2 thoughts on “What TV shows did you watch as a kid?

  1. Not much, actually. We got together after school at Zaharako’s Sugar Bowl, or bowled, or had parties where we jitterbugged, and everybody went to the Avon theater at least twice a week. In summer it was basically either work or sports.

    In the mid 50s, we got only two channels, WGN outta Chicago and WIBC from Indianapolis. Both went off the air around 2300, had no color, and were snowy, at best. I can remember Mother watchin Lucy and Perry Mason before I graduated and went to college, where I didn’t see one my entire freshman year. Didn’t get hooked on TV ’til I had a family with little kids and a wife who liked Jerry Lewis and the old classic horror movies.

    Television.  Bah! A hybrid word which doesn’t know if it’s Greek or Latin.  Mox Nix, tho, because it has become a great vomit puddle on Madison Avenue.

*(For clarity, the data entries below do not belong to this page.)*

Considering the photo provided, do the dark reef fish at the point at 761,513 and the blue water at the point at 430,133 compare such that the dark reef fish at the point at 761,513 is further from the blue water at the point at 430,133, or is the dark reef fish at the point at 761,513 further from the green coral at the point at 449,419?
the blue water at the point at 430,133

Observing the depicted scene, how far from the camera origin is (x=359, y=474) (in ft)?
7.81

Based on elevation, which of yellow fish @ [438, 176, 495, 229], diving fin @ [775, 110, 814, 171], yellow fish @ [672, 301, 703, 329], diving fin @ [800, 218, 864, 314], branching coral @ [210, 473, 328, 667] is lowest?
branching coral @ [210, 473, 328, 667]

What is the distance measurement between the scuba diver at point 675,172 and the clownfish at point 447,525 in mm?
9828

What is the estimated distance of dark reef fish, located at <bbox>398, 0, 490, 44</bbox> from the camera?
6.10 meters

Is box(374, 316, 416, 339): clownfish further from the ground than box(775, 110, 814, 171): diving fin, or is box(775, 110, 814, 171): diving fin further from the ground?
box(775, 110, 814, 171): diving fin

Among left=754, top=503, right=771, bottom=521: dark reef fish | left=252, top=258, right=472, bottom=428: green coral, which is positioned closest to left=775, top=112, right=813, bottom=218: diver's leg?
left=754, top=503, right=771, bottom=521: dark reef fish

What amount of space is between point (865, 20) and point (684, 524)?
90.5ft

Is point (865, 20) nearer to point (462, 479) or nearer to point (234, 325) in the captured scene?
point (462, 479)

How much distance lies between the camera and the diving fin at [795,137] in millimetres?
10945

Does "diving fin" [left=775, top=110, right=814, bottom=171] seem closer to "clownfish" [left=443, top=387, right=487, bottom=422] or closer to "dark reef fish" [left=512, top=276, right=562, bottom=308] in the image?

    TV is the literature of the illiterate, the culture of the ignorant, the wealth of the intellectually bankrupt, the live-in nanny of the totally clueless, the no-neck mouthbreathing vacant-stare gluten-free no-calorie babysitter of today’s obese ignorant gender-confused flibbertigibbets.

    Originally hailed as a great source of enlightenment and education, TV has inflated itself into an intellectually defunct and untrustworthy parody of defunct journalism with all the credibility of a Baghdad Bob or Cringe Jane-Binder.

    In its pre-politicized years, television actually inspired adults to consider and discuss important issues.  One of its better features was a quaint practice known as “signing off” which allowed viewers to contemplate what they’d just heard without unnecessary and repetitive distractions and talk with other live humans about it.

    Today that feature has been scrapped, and even when a well-intentioned expose or documentary on a serious topic is presented, it’s interrupted every 10 minutes or so by prancing bears singing jingles about toilet paper or potbellied morons arguing over whether a beer should taste great or be less filling.

    I saw my first TV, in black and white of course, with tinny sound accompanying fuzzy images around 1952 or so.  It was at a friend’s house, and the box had prominent adjustment knobs for “brightness” and “clarity,” neither of which I have ever seen since either on the console or the screen.

    Much of what we allow into our living rooms as entertainment today is performed by people we really wouldn’t want in our homes.  And the “premium” channels such as HBO and SHO are just electronic versions of peep-show parlors and bawdy houses.   Much of what happens on music or sports channels is cookie-cutter droning with repeats, reruns, and lava-lamp visuals.

    In the classic Greek theater, the genesis of modern western entertainment, audiences could vicariously experience human activities to help them analyze and subdue anxieties, antagonisms, and other problems of being human.  Today, in case we don’t HAVE any psychological problems, social media helps us develop them.  When no real news exists, managing editors and bloggers simply create some and sensationalize it with stock gifs, jpgs, and unrelated clips.

    Talk shows such as The View are like being masturbated to death by carnival barkers.  And of course if something genuinely newsworthy or educational in nature accidentally appears, dozens of alternate channels or blogs are available to switch to and completely avoid it.

    North American society would profit greatly, IMO, if TV went off the air at bedtime and presented only local news in the morning with nothing more than weather events or traffic snarls until evening.  And no one under the age of 22 NEEDS a mobile phone with social media access.

    Despite our hubris, public utilities, our constant and immediate access to what’s-happenin-now, we are poorly educated, greedy, suspicious, ignorant, easily manipulated, and potentially vicious hairless apes with all the tools necessary for generating incalculable chaos and destruction.

    Too many of us are wandering around aimlessly on the planet bumping into each other and stepping on each others’ toes.  O asteroid, wherefore art thou !!